Frequently Asked Questions

What is THEA, and how does it relate to CLEA?

THEA (The Elections Archive) is a repository of subnational election results. CLEA (Constituency-Level Elections Archive) has traditionally focused solely on results reported at the constituency level, whereas THEA compiles elections reported at various subnational levels, including but not limited to elections reported at the constituency level. Another difference between THEA and CLEA is that CLEA only includes data from national and supra-national elections, whereas THEA also includes selected results from smaller geographic units (e.g., provinces, cities). However, the products that formed CLEA will continue to be released under THEA’s auspices–namely, national lower house, upper house, and European Parliamentary elections reported at the constituency level; Geo-Referenced Electoral Districts (GRED); and party nationalization measures for the lower and upper houses. THEA in the future may include more than election results, such as images of ballots or campaign posters.

What principles have you used to construct THEA?

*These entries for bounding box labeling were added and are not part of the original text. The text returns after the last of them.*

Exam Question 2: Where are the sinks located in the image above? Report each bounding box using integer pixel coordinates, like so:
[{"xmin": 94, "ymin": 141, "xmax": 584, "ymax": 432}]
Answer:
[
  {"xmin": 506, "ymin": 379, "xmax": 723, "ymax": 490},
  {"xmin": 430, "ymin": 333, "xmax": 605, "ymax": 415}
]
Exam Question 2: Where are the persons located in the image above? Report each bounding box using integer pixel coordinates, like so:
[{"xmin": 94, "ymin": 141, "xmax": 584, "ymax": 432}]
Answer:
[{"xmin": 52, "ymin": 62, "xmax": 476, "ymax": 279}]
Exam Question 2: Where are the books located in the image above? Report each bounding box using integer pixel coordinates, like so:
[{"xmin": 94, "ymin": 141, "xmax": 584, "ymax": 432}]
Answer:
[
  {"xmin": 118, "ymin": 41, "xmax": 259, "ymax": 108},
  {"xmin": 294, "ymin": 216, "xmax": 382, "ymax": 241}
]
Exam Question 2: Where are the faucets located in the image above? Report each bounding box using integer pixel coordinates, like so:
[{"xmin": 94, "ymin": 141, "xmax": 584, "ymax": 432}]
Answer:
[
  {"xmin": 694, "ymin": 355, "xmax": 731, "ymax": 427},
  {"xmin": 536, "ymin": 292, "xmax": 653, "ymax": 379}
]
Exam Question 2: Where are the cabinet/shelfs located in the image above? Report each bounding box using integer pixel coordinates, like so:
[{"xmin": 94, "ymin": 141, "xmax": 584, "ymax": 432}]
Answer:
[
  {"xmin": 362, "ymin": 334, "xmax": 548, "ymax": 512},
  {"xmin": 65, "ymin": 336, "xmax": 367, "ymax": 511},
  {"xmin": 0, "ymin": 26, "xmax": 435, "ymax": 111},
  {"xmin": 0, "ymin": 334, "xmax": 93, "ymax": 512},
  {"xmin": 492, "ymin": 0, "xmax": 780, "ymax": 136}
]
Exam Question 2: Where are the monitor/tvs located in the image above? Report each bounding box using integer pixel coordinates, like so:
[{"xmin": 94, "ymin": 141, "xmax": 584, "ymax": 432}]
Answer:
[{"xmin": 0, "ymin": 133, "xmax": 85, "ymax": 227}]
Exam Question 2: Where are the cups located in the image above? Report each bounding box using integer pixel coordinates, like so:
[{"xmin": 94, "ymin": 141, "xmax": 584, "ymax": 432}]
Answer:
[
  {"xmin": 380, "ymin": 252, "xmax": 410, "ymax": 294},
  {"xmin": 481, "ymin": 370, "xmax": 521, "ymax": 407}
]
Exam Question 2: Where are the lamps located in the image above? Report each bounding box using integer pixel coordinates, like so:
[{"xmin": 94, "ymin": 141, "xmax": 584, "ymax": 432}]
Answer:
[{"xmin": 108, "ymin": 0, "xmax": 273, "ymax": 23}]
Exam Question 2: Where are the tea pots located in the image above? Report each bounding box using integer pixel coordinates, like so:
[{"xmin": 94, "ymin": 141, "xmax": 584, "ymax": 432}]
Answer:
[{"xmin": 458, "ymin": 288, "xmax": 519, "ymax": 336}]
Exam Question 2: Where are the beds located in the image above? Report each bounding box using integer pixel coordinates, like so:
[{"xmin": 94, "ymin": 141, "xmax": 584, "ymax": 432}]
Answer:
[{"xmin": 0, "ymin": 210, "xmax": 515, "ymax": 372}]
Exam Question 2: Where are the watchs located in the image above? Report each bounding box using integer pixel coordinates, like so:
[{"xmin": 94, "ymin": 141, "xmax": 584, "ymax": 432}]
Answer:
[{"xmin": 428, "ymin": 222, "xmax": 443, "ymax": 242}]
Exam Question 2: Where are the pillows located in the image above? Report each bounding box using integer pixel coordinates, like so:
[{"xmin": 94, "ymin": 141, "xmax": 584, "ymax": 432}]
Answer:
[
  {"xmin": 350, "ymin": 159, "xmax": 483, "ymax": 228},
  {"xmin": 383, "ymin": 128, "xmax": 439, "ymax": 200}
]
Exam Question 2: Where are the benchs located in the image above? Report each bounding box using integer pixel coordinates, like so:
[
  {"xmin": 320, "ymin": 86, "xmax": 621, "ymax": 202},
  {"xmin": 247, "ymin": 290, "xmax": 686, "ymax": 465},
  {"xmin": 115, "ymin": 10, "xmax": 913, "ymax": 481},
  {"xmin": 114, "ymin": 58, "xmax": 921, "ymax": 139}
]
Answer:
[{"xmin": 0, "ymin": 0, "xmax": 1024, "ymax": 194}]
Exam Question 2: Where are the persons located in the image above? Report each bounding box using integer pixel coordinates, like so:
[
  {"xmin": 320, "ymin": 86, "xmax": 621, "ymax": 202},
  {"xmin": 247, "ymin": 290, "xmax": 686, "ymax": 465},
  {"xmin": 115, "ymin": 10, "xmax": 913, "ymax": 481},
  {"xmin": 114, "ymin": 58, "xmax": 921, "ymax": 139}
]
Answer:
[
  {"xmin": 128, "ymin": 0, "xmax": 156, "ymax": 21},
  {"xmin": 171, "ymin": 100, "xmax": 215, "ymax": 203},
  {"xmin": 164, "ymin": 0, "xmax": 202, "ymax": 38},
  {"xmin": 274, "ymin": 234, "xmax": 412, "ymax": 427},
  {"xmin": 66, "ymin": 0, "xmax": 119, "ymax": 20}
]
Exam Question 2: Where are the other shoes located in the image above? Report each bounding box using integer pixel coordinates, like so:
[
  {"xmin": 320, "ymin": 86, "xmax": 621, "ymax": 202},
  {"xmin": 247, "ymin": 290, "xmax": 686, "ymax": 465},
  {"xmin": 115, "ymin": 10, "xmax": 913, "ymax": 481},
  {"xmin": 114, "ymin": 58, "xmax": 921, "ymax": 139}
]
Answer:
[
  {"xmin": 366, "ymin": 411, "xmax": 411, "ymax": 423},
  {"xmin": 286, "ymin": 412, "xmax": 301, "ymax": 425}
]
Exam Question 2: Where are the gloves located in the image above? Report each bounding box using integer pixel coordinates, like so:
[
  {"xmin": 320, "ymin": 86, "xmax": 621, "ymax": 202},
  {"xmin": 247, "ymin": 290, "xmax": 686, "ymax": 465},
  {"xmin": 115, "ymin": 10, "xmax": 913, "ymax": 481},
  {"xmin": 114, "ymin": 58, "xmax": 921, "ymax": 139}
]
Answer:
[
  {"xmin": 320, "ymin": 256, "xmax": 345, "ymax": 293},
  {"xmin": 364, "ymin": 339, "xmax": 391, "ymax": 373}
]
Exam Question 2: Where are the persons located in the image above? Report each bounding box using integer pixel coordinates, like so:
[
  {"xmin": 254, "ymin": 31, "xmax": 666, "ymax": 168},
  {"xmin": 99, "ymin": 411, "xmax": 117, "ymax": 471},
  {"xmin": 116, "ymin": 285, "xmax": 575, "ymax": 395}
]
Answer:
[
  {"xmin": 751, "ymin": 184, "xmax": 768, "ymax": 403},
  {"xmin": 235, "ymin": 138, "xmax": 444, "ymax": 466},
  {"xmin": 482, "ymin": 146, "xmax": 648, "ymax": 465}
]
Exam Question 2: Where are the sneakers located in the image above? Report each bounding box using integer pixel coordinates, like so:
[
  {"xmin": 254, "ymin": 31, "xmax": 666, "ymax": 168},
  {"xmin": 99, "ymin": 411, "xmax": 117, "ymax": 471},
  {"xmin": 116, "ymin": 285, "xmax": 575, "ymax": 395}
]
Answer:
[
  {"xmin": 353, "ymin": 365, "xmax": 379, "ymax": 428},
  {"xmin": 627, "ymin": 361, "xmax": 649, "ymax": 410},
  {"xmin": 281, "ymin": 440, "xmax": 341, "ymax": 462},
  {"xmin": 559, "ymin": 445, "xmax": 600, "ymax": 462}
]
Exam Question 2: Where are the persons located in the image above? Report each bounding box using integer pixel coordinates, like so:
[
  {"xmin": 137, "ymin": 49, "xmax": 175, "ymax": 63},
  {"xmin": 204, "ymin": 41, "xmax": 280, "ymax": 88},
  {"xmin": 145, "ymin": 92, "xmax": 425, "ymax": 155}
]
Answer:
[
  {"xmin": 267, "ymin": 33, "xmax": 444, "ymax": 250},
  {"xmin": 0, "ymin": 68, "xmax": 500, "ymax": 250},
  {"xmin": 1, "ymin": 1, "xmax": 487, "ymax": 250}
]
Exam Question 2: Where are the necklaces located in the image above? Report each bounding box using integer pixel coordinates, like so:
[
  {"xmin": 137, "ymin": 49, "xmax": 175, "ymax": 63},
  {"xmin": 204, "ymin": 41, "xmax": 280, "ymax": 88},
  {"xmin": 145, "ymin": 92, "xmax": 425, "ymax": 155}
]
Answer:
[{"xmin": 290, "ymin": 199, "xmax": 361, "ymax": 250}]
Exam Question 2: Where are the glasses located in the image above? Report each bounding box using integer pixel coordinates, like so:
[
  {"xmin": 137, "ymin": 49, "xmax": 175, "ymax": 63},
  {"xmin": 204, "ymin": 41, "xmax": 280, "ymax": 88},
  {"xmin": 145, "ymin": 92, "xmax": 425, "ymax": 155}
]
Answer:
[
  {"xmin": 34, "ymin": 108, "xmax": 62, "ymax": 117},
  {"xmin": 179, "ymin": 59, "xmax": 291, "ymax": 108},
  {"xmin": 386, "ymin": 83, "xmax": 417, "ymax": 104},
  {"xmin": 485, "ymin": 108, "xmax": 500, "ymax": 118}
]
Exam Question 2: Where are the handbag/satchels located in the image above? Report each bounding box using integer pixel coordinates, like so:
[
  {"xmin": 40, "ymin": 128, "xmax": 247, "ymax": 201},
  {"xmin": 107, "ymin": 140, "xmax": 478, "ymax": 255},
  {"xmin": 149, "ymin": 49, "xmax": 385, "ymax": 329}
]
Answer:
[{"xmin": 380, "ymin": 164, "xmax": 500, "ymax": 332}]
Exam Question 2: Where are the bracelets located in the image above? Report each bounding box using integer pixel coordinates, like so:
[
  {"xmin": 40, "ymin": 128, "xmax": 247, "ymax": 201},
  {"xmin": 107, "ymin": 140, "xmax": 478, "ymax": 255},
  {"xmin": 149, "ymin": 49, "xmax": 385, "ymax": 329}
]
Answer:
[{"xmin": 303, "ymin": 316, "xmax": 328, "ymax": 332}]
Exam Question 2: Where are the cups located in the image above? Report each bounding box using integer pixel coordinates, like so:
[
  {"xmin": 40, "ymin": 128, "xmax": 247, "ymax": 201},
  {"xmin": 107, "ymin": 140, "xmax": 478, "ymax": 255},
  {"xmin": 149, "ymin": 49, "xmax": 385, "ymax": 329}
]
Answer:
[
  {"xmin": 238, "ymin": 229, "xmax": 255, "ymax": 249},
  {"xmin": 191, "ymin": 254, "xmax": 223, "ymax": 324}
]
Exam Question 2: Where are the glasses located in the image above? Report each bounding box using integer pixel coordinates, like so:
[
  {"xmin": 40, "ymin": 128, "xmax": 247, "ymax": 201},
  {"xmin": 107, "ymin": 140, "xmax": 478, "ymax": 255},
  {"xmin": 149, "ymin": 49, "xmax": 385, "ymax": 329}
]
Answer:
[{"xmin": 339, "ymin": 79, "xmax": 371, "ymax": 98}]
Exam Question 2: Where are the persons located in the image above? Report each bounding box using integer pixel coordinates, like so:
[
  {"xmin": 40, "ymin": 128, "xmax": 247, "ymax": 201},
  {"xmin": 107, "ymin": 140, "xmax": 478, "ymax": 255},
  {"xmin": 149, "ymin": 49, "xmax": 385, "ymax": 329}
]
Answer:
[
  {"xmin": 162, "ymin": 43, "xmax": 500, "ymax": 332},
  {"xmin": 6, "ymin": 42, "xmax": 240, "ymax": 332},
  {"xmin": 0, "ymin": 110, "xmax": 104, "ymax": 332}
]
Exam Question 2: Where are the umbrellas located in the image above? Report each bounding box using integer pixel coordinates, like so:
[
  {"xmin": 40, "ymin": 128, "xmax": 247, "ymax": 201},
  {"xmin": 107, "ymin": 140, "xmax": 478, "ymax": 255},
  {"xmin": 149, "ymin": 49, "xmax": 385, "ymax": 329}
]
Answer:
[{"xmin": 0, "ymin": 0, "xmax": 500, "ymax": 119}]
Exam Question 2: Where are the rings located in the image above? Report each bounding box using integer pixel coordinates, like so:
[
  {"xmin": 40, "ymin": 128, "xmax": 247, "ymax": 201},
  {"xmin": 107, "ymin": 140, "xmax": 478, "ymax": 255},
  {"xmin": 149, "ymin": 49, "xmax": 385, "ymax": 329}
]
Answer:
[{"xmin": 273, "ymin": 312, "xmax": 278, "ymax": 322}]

The central priority of THEA is to preserve information on elections for use by current and future generations of researchers, which entails amassing source materials from countries around the world, assembling relevant results they contain, and consolidating these data into an archive. We pursue the most comprehensive coverage possible given data availability without imposing geographic, temporal, or political restrictions. The data posted in THEA are of high quality and have the kind of integrity researchers need to draw accurate inferences. The collection aims to encompass all sovereign nations – including the micro-states – and self-governing territories. The current coverage has a substantial representation of cases from most regions of the world, and from both developed and developing societies. The reach extends back as far as possible, even to elections from pre-independence periods. THEA has been developed specifically to make the data easy to access and use. One of THEA’s most distinctive features for researchers is a design oriented toward researchers conducting comparative research. To strengthen the functionality and appeal of THEA and keep it on the cutting edge, we regularly pursue innovations and special features, including innovations that our users suggest.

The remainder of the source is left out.